Top of SOURCE DOCUMENT

December 2011: Karen Starr, Psy.D.

Dr. Starr received her bachelor’s in computer science from Barnard College and then subsequently received her Master’s, also in computer science, from Columbia University’s School of Engineering. Dr. Starr worked in the computer software industry for 12 years prior to making a career switch to Clinical Psychology. After having three children, Dr. Starr went on to pursue her Doctorate in Clinical Psychology from C.W. Post, from which she graduated in 2007.

Dr. Starr thoroughly enjoyed going to school, especially working on her dissertation at Post, which she began working on at the end of her first year. Dr. Starr was particularly interested in formulations of how people change and felt that the Kabbalistic metaphors of transformation had something to offer psychoanalysis and vice versa. Her dissertation was an examination of metaphors of transformation in Jewish mysticism (the Kabbalah) and psychoanalysis. Eventually, Dr. Starr developed Benjamin’s, and later Aron’s, notion of “thirdness” into what she called the “transcendent Third.” This is the experience in transformation that one is connected with a larger whole, which Freud referred to as the “oceanic feeling.” Instead of interpreting it as a regressive return to infantile longing for union with the mother, as Freud and ego-psychologists did and do, Dr. Starr cast it as an enlivening and self-enlarging experience that could be viewed in terms of Winnicott’s ideas about transitional space, as creative experience. Dr. Starr later took this chapter from her dissertation and turned it into a paper for publication. It was published in Psychoanalytic Dialogues as “Faith as the fulcrum of psychic change: Metaphors of transformation in Jewish mysticism and psychoanalysis. Dr. Lewis Aron, internationally recognized teacher and lecturer on psychotherapy and psychoanalysis, was on Dr. Starr’s committee, and asked her to turn her dissertation into a book for his Relational Perspectives Book Series. Her book, called Repair of the Soul: Metaphors of Transformation in Jewish Mysticism and Psychoanalysis, was published in 2008.

Bottom of SOURCE DOCUMENT
Top of RECORDED INFORMATION

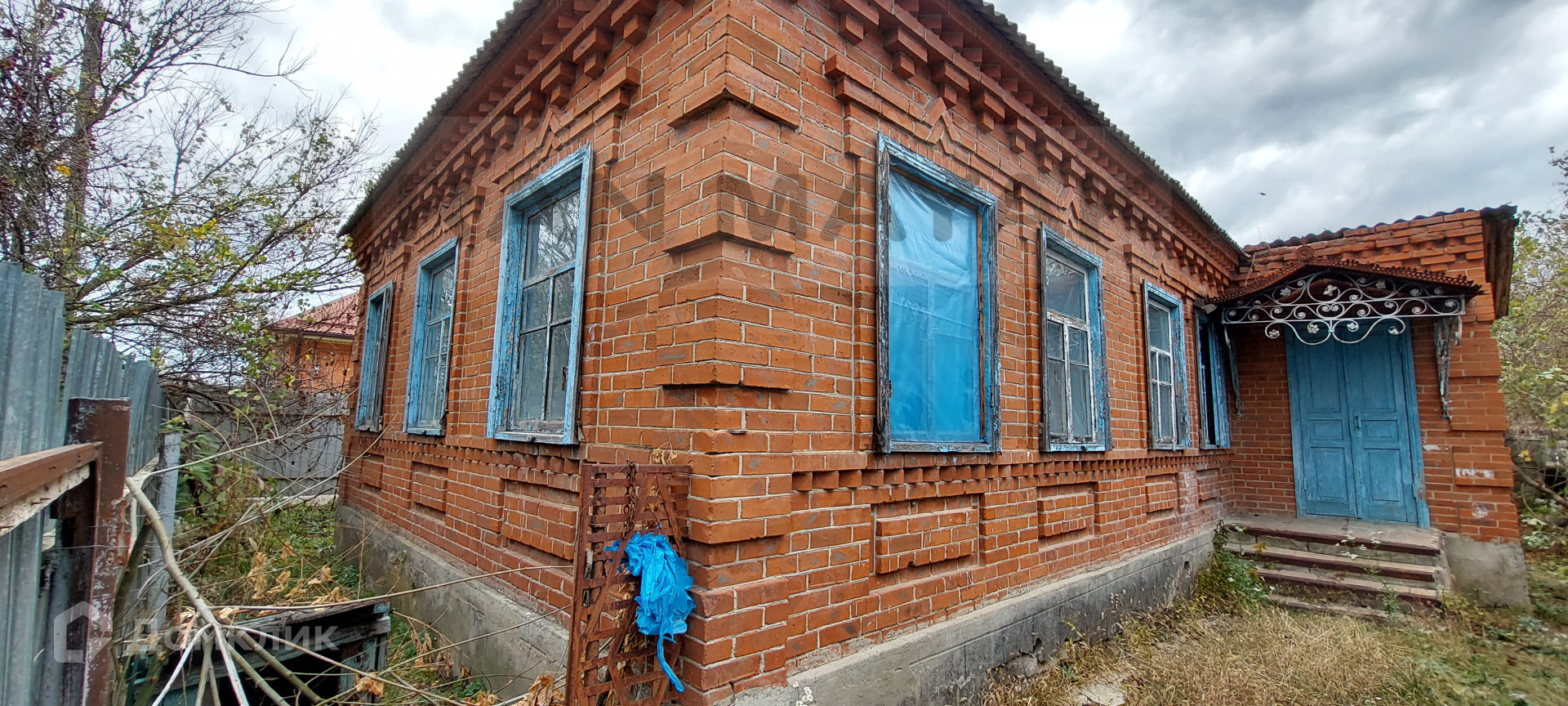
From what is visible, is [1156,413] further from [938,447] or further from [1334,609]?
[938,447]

Bottom of RECORDED INFORMATION
Top of RECORDED INFORMATION

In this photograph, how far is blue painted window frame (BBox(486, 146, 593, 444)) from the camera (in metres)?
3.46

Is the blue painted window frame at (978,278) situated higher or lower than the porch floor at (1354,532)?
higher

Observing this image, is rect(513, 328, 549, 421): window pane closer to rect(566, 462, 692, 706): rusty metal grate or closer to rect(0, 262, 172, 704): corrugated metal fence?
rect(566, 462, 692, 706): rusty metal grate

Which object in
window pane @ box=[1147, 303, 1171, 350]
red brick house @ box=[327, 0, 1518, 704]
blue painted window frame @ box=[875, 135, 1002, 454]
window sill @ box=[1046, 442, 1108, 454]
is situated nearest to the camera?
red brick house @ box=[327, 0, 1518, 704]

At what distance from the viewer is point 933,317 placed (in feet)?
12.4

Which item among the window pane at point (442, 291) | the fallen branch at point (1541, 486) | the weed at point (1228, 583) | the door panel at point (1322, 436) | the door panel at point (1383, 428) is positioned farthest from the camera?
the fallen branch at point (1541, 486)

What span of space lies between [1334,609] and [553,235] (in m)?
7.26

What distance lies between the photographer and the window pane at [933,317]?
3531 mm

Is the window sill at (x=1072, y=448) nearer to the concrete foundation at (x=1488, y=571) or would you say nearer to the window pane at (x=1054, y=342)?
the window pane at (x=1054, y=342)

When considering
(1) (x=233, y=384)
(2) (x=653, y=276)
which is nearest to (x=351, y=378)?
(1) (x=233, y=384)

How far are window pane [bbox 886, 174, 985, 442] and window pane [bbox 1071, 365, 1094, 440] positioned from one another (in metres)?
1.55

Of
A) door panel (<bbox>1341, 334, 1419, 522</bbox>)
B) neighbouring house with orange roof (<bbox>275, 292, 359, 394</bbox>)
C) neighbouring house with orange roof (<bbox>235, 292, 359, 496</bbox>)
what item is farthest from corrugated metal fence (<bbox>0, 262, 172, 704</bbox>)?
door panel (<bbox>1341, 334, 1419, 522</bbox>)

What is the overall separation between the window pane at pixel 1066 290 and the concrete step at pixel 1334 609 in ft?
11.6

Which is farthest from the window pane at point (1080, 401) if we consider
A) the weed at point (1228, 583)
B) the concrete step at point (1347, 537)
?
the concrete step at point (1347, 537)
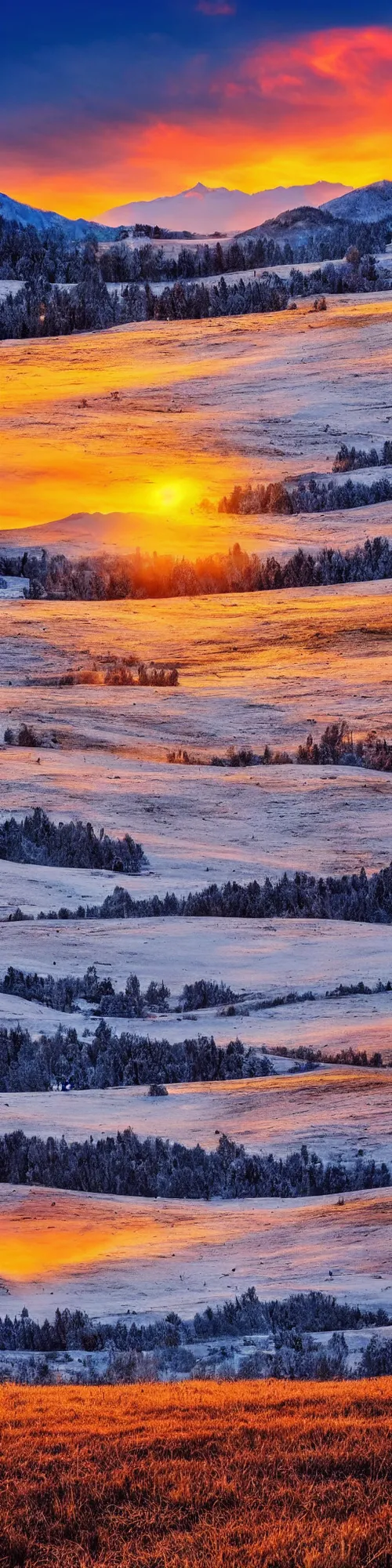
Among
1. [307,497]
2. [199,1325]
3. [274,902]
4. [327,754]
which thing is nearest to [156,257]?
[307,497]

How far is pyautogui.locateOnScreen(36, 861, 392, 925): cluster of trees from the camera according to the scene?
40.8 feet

Bottom of RECORDED INFORMATION

## CHECK YOUR UNDERSTANDING
1 > Condense the paragraph in the Karen Starr profile above that begins "Dr. Starr received her bachelor's" into a short bulleted list that keeps its main facts.
2 > Transcribe the stretch of the Karen Starr profile from "December 2011: Karen" through "graduated in 2007.".
3 > Translate this sentence from the Karen Starr profile into Spanish: "Dr. Starr worked in the computer software industry for 12 years prior to making a career switch to Clinical Psychology."

## ANSWERS
1 >
- Bachelor's in computer science from Barnard College
- Master's in computer science from Columbia University's School of Engineering
- 12 years in the computer software industry before switching careers to clinical psychology
- After having three children, earned a Doctorate in Clinical Psychology from C.W. Post, graduating in 2007

2 >
December 2011: Karen Starr, Psy.D.

Dr. Starr received her bachelor’s in computer science from Barnard College and then subsequently received her Master’s, also in computer science, from Columbia University’s School of Engineering. Dr. Starr worked in the computer software industry for 12 years prior to making a career switch to Clinical Psychology. After having three children, Dr. Starr went on to pursue her Doctorate in Clinical Psychology from C.W. Post, from which she graduated in 2007.

3 > La Dra. Starr trabajó en la industria del software informático durante 12 años antes de cambiar de carrera a la psicología clínica.